Армяне любили соседей-мусульман: это были бедные семьи, которым самим едва хватало на пропитание, но они без колебаний брали к себе армянских детей. К тому же, это было запрещено, и мусульмане подвергали себя опасности.

Дети из окна наблюдали, как уводят их родителей и всех родственников, и плакали вместе со своими новыми семьями.

Но вскоре укрывать у себя детей ссыльных армян стало совсем опасно, и соседям пришлось отдать детей государству, а оно разместило их по детским домам. Шестилетнюю Мари под именем Семахат направили в детский дом в Стамбуле.

Бабушка замолчала, тяжело дыша, словно в изнеможении. Я чуть оправилась от шока:

– А что стало с твоими братьями и сестрами?

– Я о них больше ничего не слышала. Кто знает, куда их увезли.

– А откуда ты знаешь, что твои родители погибли?

– Спустя годы я поехала в Эгин, нашла там семью, которая нас приютила. Мы все плакали. Колонну, в которой шли мои родные, остановили на мосту на границе города.
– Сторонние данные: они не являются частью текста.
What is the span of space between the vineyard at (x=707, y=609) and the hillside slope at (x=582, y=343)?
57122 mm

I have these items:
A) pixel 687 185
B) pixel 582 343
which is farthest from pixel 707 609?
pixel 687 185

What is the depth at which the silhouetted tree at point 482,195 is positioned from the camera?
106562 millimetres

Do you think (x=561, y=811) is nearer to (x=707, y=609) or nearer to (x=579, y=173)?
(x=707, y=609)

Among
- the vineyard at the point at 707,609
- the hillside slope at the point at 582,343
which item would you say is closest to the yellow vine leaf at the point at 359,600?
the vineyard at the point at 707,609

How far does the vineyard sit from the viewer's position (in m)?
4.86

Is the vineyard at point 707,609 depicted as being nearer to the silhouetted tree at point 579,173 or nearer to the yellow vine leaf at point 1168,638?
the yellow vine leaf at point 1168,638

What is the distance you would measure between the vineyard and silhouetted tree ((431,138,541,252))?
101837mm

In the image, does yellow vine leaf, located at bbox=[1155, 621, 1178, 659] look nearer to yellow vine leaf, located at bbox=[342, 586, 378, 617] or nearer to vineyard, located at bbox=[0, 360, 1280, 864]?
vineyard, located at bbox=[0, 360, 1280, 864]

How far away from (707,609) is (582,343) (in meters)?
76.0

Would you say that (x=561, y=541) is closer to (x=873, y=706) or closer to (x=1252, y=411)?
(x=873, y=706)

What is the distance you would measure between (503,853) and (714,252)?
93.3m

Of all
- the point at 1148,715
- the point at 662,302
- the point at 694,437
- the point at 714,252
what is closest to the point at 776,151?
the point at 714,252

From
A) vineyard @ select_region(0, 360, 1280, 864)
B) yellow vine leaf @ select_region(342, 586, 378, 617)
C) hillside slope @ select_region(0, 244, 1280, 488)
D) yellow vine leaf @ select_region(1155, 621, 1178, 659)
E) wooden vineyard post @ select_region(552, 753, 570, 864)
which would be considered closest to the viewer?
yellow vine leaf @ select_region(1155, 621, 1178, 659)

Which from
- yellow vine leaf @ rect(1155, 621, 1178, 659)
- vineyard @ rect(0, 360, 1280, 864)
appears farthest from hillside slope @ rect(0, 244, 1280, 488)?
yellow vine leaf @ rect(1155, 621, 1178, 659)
Всех перерезали, а трупы сбросили в речку. Никто не выжил. Да и война шла: была зима, дороги перекрыли бандиты. Колонны из сотен армян охраняли конвои всего по несколько человек. Они ничего не могли поделать против банд. Все это я узнала уже потом. Моих маму и папу убили эти звери.

Я снова взяла бабушку за руку. Слова здесь были не нужны. Я всем сердцем разделяла ее горе. Я поняла, что эта боль за столько лет не утихла, а я узнала о ней только теперь. Бабушка словно собрала все свои силы и продолжила. Голос ее зазвучал увереннее:

– Этих зверей, этих бандитов… я почему-то никогда не считала главными виновными. Может быть, потому что никогда их не видела или потому что узнала обо всем лишь когда выросла. Главными виновными для меня всегда были те, кто принимал решение о высылке – Энвер-паша и его подельники[34]. Их я никогда не простила, всегда ненавидела. Еще и мусульмане! Говорят, что для мусульман самое важное – никого не обидеть. Дай Бог, так и есть. Я скоро умру. Дай Бог, на том свете меня спросят, а я закричу: «Не прощаю!»

Я вдруг почувствовала, как по щекам заструились горячие слезы, и все сильнее сжимала руку бабушки. Мне хотелось сказать ей: «Всё, бабушка, помолчи, больше не рассказывай». Я не хотела, чтобы она снова так глубоко переживала свое горе. Но рассказать обо всем было ее выбором. Возможно, я так думала, потому что жила в обществе, где было принято замалчивать проблемы. Возможно, самым правильным было рассказать обо всем прямо и подробно.